After earning her PhD, Jacobs moves to London, where she meets progressive female physicians. Later she sets up practice as a general practitioner on the Herengracht canal in Amsterdam, where she gives free consultations to women and provides them with contraceptives. The latter is quite revolutionary: at the time, little is known about birth control and many women are exhausted by their annual pregnancies. Furthermore, Jacobs calls attention to the physical ailments of shop girls, some of whom are forced to remain standing for eleven hours at a time. Her efforts result in the adoption of a bill that requires shops to provide their staff with “seating facilities”.
In 1889, Jacobs travels to London to attend a conference on female suffrage. This inspires her. When Wilhelmina Drucker founds the Vereeniging voor Vrouwenkiesrecht (Society for Women’s Suffrage, VvVK) in 1893, Jacobs joins her. In 1903, she is elected president. At the time, only a portion of the male population of the Netherlands is allowed to vote. The electoral law does not even mention women. The prevailing opinion is that politics would keep them from their main duty: the family.
The Society for Women’s Suffrage holds a different view and is fully committed to women’s right to vote. The members organise exhibitions, publish newspapers and pamphlets, and submit petitions. In 1916, the society organises a demonstration for female suffrage which is attended by no fewer than 18,000 men and women. The crusade for suffrage has penetrated the entire country and is supported by rich and poor alike.

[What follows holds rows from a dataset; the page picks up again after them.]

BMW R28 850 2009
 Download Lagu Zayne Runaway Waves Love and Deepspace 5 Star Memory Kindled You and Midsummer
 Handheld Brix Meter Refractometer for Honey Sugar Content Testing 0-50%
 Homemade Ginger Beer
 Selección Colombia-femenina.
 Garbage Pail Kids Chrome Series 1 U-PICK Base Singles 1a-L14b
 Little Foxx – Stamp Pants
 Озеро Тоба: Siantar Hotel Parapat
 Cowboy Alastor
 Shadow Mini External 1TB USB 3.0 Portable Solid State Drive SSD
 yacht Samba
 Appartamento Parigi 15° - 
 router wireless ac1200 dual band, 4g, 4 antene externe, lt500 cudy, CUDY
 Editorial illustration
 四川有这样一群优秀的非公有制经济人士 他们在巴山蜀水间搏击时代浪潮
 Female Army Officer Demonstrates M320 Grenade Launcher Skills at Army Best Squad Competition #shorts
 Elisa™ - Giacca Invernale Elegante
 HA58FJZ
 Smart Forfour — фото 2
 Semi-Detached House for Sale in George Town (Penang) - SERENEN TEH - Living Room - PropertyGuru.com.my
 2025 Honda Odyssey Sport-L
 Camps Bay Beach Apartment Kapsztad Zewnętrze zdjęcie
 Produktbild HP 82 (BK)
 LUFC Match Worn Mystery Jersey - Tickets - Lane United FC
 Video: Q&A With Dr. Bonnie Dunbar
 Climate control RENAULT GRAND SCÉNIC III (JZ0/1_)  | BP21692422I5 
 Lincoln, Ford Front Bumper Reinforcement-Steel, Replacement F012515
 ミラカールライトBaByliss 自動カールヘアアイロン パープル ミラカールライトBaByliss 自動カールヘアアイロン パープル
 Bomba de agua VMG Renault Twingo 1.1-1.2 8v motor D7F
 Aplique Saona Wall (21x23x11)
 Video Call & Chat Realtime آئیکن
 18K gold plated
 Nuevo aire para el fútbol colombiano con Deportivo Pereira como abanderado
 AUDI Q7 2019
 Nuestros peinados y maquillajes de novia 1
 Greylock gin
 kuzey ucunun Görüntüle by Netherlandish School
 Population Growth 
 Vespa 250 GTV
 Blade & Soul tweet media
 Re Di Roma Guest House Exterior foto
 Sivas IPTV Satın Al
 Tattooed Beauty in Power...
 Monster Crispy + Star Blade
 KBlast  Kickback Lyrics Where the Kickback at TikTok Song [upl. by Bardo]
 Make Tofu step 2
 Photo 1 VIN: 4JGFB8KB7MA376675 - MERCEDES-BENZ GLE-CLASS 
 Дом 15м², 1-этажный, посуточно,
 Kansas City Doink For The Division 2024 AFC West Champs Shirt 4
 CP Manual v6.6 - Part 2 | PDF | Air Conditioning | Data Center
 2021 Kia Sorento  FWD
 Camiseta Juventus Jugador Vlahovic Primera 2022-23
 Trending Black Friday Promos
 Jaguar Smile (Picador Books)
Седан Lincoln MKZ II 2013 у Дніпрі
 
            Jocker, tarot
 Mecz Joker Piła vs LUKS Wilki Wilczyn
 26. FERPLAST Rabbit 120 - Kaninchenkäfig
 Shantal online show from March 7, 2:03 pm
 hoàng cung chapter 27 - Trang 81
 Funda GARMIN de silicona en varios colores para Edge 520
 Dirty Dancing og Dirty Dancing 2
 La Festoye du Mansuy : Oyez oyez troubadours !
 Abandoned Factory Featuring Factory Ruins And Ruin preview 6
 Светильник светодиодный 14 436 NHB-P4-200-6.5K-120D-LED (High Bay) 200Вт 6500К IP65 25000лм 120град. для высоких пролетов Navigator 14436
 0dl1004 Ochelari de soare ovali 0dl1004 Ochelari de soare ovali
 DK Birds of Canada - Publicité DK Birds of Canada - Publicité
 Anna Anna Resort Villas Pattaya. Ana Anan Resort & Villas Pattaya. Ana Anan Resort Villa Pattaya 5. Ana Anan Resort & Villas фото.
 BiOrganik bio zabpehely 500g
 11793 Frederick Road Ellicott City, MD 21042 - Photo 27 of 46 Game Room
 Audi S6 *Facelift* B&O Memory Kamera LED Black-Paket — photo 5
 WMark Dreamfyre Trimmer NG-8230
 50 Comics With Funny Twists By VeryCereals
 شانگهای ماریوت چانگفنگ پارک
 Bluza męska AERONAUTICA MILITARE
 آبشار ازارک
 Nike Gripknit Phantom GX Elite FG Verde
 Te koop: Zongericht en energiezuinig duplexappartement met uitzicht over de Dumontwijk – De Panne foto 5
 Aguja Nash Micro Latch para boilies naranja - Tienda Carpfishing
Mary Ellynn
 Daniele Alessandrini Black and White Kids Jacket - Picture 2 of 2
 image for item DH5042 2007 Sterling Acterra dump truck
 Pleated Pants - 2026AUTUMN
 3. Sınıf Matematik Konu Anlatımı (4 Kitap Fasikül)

In 1917, men are universally enfranchised. Women only become eligible for election. The female suffrage bill devised by Jacobs is passed in 1919. In 1922, female suffrage is actually set down in the Constitution: women now have the right to vote. At the time, Aletta Jacobs is 68 years old. In the Dutch colonies (Dutch East Indies, Surinam, and the Netherlands Antilles) female suffrage remains strictly limited until after World War II.
Jacobs rises to international fame after organising the International Women’s Congress in The Hague in 1915. 1100 women from twelve countries, including the belligerent nations, meet on neutral turf to speak about peace. They formulate proposals that are submitted to their heads of state. This leads Jacobs to visit the American President, Woodrow Wilson. Wilson’s plea in 1918 for the establishment of an association of nations that together will keep the peace is remarkably similar to the recommendations of the Congress. In 1919, this results in the establishment of the League of Nations, a predecessor to the United Nations.
The biggest changes in the position of women take place during the twentieth century, in particular as a result of the “second wave of feminism”. In the 1960s, the “Dolle Minas” (named after Wilhelmina Drucker) campaign for the liberation of women. They refuse to be condemned to the life of a housewife, like their mothers. In 1980, the “Equal Opportunities Act” is adopted.